Zu den wichtigsten Anwendungsformen dieses Lasers gehören Ablation von Hartgeweben, Faltenglättung im Gesichtsbereich oder die Anti-SchnarchTherapie. Eine weitere Anwendung von Er:YAG-Laser ist unter dem Namen Gum-Bleaching oder Gingiva-Bleaching bekannt.
Problem Zahnfleischverfärbung
Zu einem schönen Gesicht gehört auch ein makelloses Lächeln. Dabei stellt man sich weiße Zähne umgeben von rosarotem Zahnfleisch vor. Gesundes Zahnfleisch ist ein wichtiger Teil eines schönen Lächelns. Dunkle Areale auf dem Zahnfleisch werden als ästhetisch unangenehm und störend empfunden, ganz besonders häufig leiden junge Frauen unter diesem Makel. Dies kann in manchen Fällen sogar zu psychischen oder sozialen Schwierigkeiten führen.
Melanin, Carotin und Hämoglobin sind die wichtigsten Faktoren, die zur natürlichen Farbe des Zahnfleisches beitragen können. Bei Personen mit hohem Melanin-Anteil kommt es häufig zur Bildung von dunklen Zahnfleischstellen. Gingiva-Depigmentation oder GingivaBleaching ist eine zahnmedizinische Anwendung, um diese dunklen Stellen zu beseitigen, sofern sie keine medizinisch relevante Ursache haben. Bei einer effektiven Depigmentation sollten alle dunklen Stellen von der Basalschicht der Gingiva behandelt werden. Als neue und innovative Behandlungsmethode wird neben chirurgischen Methoden auch der Laser für Gingiva-Bleaching eingesetzt. Dazu wird der Festkörper-Laser Erbium:YAG mit einer Wellenlänge von 2940 nm in Infrarot-B verwendet.

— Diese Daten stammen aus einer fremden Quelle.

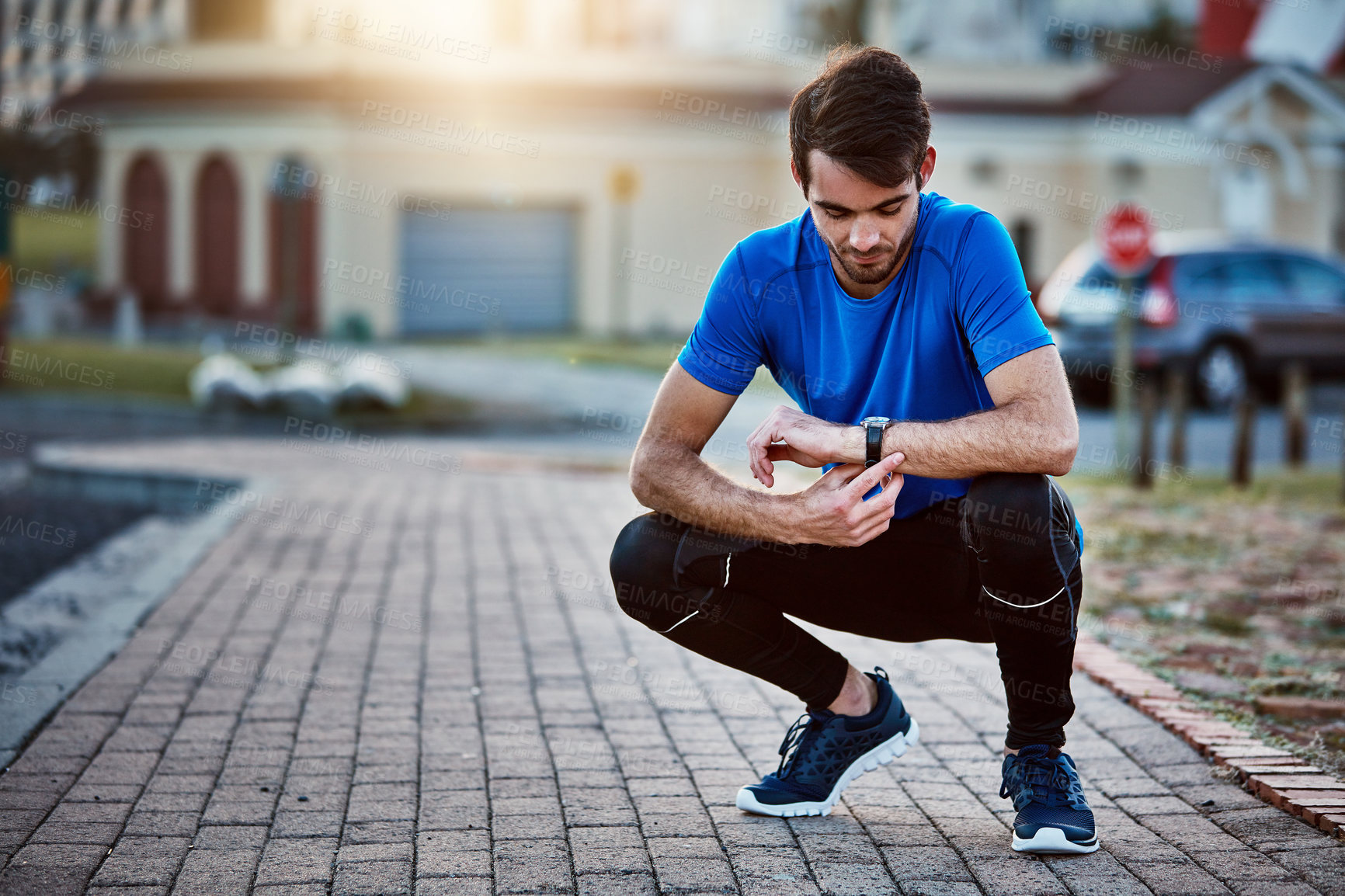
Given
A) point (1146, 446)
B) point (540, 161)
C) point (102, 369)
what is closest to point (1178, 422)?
point (1146, 446)

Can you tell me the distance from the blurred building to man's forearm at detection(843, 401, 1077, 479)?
81.6ft

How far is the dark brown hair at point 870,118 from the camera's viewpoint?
280 centimetres

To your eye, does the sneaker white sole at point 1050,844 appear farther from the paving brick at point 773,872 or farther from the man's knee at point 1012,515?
the man's knee at point 1012,515

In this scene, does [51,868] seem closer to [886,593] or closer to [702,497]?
[702,497]

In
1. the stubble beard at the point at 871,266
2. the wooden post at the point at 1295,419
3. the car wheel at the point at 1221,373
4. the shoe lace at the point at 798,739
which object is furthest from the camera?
the car wheel at the point at 1221,373

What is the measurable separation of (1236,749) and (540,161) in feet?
85.5

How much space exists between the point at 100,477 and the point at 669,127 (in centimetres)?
2112

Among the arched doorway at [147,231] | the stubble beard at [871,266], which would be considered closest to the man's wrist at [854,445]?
the stubble beard at [871,266]

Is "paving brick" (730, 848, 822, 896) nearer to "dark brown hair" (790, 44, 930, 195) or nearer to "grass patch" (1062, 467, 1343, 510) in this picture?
"dark brown hair" (790, 44, 930, 195)

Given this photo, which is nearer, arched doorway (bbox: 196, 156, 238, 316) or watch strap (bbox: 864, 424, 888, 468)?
watch strap (bbox: 864, 424, 888, 468)

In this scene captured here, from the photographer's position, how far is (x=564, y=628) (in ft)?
16.9

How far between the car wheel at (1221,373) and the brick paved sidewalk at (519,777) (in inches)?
422

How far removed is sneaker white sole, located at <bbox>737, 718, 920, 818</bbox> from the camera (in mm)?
3172

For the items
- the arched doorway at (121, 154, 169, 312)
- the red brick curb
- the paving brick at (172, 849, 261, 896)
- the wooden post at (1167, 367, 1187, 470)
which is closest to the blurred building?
the arched doorway at (121, 154, 169, 312)
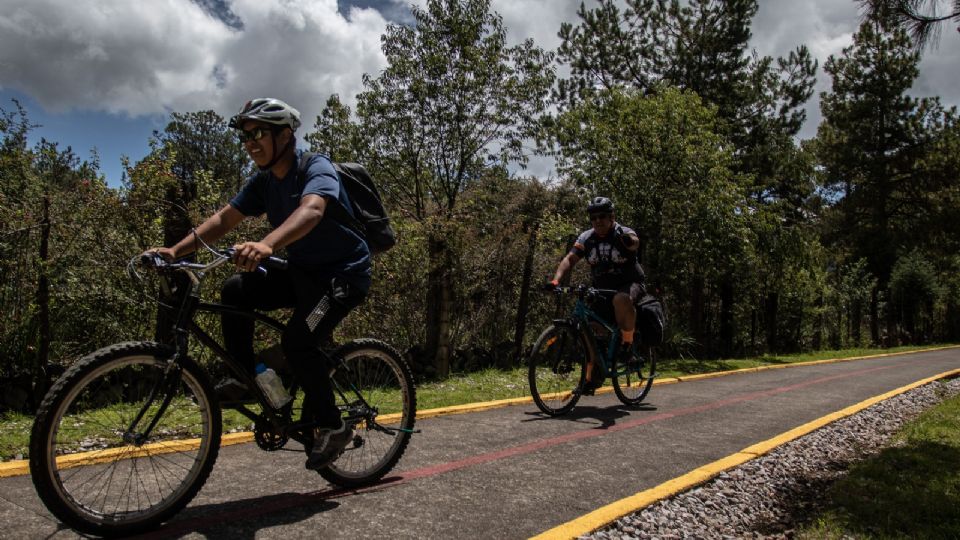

Vorteile des Laser-Einsatzes
Laserstrahlung ist ein monochromatisches gebündeltes Licht, d. h., es besitzt eine einzige Wellenlänge. Dank dieser Eigenschaft konnte durch empirische Versuche bestimmt werden, wie sich verschiedene Gewebearten wie Schmelz, Knochen, Dentin oder Zahnfleisch beim Einsatz von Lasern mit unterschiedlichen Wellenlängen verhalten. Des Weiteren ist das Laserlicht kohärent, stark fokussierbar und gerichtet. Man kann auch durch die Einstellung von Parametern wie Leistung, Frequenz oder Energie die Auswirkung des Lasers sehr genau steuern. Durch hohe thermische Entwicklung fließt bei Weichgewebebehandlung so gut wie kein Blut und es wird gleichzeitig ein Desinfektionseffekt erreicht. Die Behandlung ist also schmerzarm, sodass auch meist kein Anästhetikum benötigt wird.
Laserbehandlung in der Praxis
In den folgenden Fallbeispielen wurde bei zwei Patientinnen eine laserunterstützte Depigmentation der Gingiva durchgeführt. Zur Anwendung kam ein gepulster Festkörper-Erbium:YAG-Laser der Firma Fotona. Da die Gingiva einen hohen Prozentanteil an Wasser besitzt, wurde die gesamte Energie des Lasers an der Oberfläche absorbiert und führte so zur Ablation der Oberfläche. Damit konnte eine sehr dünne Schicht der Oberfläche abgetragen werden. Je nach Verfärbung wurden zwei bis drei Sitzungen benötigt, bis die gesamte Fläche behandelt war.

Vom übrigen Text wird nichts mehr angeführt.